Ben LaMar Gay
Certain Reveries
Ben Lamar Gay (tp, voc, synth), Tommaso Moretti (dms)
Label / Distribution : International Anthem
Le travail du trompettiste et électronicien Ben LaMar Gay est à apprécier en connaissant globalement le travail de l’artiste. On a tôt fait de le ranger dans la catégorie des sidemen de luxe pour Mike Reed, Makaya McCraven, Damon Locks ou jaimie branch. Le membre de l’AACM a aussi un univers bien à lui, et c’est peu de dire qu’il est riche et surprenant : on avait pu goûter la diversité de Downtown Castles Can Never Blocks The Sun, paru en 2018 sur le label International Anthems, puis sur le plus sombre Open Arms to Open Us paru sur le même label en 2021, où l’on retrouvait Tomeka Reid. La fidélité paie, puisque c’est toujours National Anthems qui publie Certain Reveries, un duo avec le fidèle batteur Tommaso Moretti avec qui il partage aussi le trio Bottle Tree. Une plongée en un univers onirique fiévreux et alcalin, comme en témoigne « You Ain’t Never Lied », morceau inaugural où s’impose une litanie qui ressemble à l’appel d’un muezzin altéré par l’électronique et les boucles imparfaites. Une voix le chasse, profonde et intrigante, portée par une batterie solide.
On nage dans l’incertitude et les courants contraires, loin de la puissance free dans laquelle on a trop vite rangé le trompettiste. Évidemment, il y a des prises de parole tranchantes du cuivre, à l’instar de ce que l’on entend dans « Parade Debris », dans un dialogue trompette/batterie référentiel, proche de ce que l’on peut entendre chez Don Cherry et Ed Blackwell, voire plus récemment entre Taylor Ho Bynum et Tomas Fujiwara. Mais il faudra la tension vaporeuse d’un « The Bioluminescence of Nakedness » pour retourner dans une musique très abstraite, très personnelle et percluse d’électronique, où le silence est partie prenante, supplanté par un clavier au feulement électrique où émerge une trompette impeccable. Toujours aux franges de l’étrange, les directions prises par Ben LaMar Gay et Tommaso Moretti sont radicales et poétiques.

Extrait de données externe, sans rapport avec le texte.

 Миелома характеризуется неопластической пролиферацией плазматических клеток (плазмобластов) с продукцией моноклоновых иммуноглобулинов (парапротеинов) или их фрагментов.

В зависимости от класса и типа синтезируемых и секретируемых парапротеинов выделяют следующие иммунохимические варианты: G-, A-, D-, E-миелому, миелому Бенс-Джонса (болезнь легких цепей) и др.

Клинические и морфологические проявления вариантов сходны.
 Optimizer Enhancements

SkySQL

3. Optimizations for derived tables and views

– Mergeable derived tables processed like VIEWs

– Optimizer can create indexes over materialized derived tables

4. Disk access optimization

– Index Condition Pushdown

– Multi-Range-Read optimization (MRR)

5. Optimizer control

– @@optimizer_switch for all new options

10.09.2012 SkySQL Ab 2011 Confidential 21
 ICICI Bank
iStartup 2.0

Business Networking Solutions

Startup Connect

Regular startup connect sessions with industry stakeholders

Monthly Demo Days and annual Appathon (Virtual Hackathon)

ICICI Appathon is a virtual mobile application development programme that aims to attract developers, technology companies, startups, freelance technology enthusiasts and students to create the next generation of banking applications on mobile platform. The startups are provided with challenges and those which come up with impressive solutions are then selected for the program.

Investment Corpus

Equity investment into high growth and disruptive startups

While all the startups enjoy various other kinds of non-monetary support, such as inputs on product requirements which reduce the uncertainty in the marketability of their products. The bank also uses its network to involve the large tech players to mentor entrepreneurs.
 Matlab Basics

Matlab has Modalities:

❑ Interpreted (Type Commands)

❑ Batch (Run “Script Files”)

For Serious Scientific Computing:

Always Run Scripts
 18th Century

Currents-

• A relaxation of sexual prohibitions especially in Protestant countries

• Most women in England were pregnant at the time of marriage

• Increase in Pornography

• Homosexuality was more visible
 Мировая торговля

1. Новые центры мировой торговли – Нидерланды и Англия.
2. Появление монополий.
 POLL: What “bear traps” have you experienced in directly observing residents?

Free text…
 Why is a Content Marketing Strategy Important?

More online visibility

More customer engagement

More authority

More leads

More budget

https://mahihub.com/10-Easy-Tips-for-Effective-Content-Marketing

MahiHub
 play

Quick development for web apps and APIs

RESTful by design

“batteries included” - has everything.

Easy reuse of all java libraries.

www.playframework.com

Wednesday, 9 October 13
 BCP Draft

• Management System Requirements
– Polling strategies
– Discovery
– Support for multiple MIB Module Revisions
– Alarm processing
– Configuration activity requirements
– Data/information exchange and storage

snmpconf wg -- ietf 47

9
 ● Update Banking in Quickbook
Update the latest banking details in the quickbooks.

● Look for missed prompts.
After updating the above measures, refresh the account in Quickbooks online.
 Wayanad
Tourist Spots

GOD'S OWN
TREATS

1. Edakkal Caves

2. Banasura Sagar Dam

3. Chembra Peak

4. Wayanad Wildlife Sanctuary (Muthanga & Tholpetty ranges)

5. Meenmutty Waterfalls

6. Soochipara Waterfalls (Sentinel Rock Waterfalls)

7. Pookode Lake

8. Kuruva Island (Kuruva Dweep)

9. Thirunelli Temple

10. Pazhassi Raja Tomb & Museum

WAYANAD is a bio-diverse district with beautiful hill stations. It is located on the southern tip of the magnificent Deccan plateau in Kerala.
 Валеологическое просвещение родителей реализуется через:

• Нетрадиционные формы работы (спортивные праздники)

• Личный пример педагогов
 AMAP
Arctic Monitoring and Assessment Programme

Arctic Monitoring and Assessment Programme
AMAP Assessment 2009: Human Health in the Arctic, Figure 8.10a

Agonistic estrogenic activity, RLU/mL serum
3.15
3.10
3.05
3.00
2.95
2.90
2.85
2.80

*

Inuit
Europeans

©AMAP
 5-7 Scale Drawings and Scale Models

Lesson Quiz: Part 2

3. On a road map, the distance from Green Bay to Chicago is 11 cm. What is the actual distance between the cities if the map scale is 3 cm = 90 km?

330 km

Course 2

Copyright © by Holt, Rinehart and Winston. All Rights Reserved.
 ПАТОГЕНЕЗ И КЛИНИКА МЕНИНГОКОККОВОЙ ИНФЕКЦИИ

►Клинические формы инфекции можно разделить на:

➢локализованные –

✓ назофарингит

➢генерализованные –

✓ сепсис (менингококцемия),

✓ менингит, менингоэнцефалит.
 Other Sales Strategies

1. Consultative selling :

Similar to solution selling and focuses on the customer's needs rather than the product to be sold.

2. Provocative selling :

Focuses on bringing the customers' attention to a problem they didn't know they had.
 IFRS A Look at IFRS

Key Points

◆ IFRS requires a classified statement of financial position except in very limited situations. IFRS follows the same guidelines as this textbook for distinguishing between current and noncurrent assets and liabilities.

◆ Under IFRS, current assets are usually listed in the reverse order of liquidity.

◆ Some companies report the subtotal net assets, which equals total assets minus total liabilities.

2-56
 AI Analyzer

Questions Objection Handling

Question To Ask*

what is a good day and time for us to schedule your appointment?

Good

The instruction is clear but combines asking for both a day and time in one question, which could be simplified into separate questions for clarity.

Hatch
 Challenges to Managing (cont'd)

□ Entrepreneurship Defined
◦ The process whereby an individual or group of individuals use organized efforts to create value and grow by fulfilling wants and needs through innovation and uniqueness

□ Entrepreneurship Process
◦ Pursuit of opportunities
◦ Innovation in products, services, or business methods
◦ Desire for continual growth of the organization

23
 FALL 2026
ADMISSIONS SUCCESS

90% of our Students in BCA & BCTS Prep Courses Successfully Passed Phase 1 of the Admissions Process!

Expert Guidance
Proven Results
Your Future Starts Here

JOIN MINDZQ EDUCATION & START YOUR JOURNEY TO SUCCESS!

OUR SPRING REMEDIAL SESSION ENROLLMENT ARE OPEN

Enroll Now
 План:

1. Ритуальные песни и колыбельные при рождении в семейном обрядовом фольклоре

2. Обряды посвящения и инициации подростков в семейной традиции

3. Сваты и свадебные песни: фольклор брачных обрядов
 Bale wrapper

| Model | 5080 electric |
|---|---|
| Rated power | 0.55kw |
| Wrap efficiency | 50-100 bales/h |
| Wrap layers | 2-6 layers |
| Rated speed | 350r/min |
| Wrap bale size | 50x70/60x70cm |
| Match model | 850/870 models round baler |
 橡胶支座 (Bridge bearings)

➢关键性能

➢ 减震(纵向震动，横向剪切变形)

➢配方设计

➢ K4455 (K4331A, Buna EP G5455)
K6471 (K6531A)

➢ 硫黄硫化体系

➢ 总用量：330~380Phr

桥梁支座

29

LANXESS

Little LaMar in Slumberland [1], voici comment aurait pu s’appeler ce disque entêtant et addictif. Avec « Skin », un des morceau les plus longs de cet album, on touche à ce que Ben LaMar Gay recherche : une électronique sensuelle, charnelle et brûlante qui dépasse tous les cadres et peut même aller chercher quelques rhizomes pop, bien aidée en cela par un batteur volcanique. On pensera au travail électronique du batteur Gerald Cleaver sur Griots, mais les choix de Ben LaMar Gay interrogent un propos bien plus urbain, plus marqué par des esthétiques nées des machines à Détroit. Certain Reveries est d’une beauté suffocante, qui peut déranger et heurter ; mais c’est ce qui en fait le charme indéfinissable.